-- START OF Data shown --
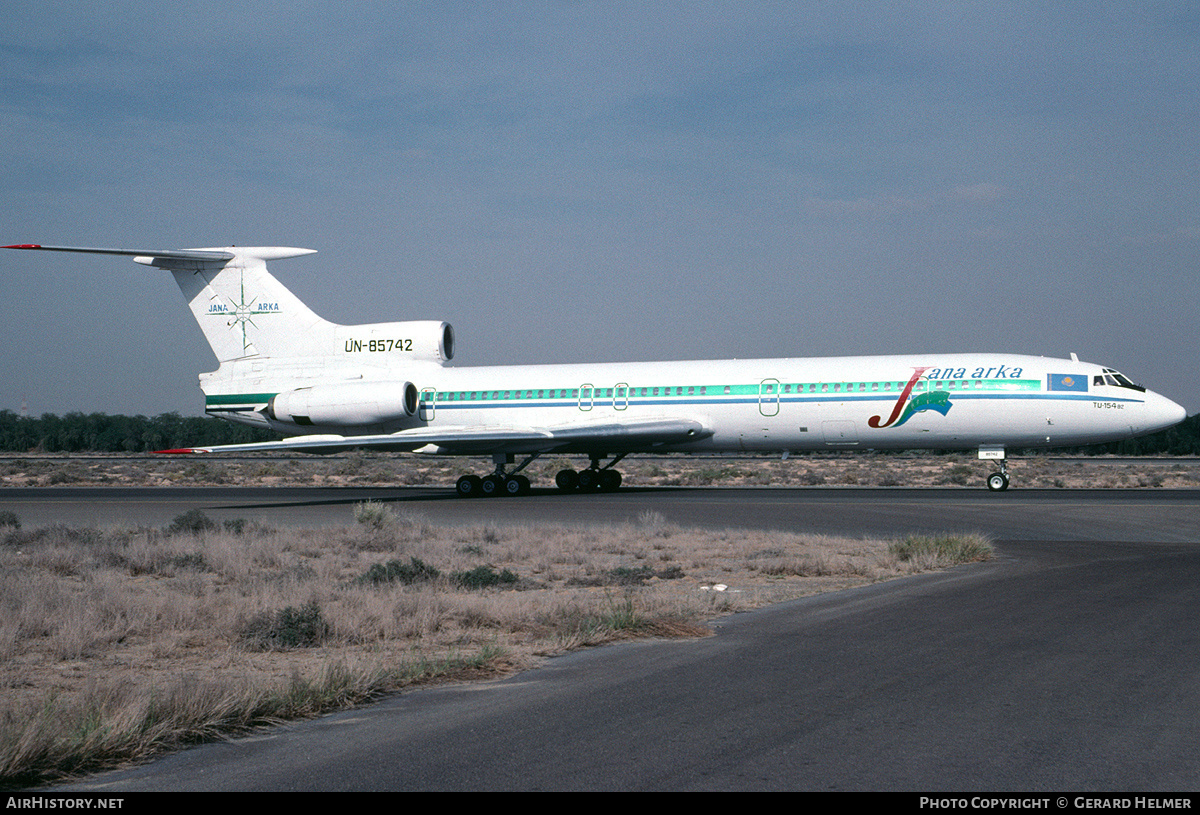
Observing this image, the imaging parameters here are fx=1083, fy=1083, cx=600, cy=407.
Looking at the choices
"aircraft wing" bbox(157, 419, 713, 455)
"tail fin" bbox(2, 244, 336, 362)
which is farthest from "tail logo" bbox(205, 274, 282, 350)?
"aircraft wing" bbox(157, 419, 713, 455)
-- END OF Data shown --
Exercise task.
Reproduce the text of every record above word for word, leaving out the pictures.

Written solution.
Observing this image, the imaging parameters here are fx=1083, fy=1083, cx=600, cy=407.
Looking at the choices
"aircraft wing" bbox(157, 419, 713, 455)
"tail fin" bbox(2, 244, 336, 362)
which is farthest from "tail logo" bbox(205, 274, 282, 350)?
"aircraft wing" bbox(157, 419, 713, 455)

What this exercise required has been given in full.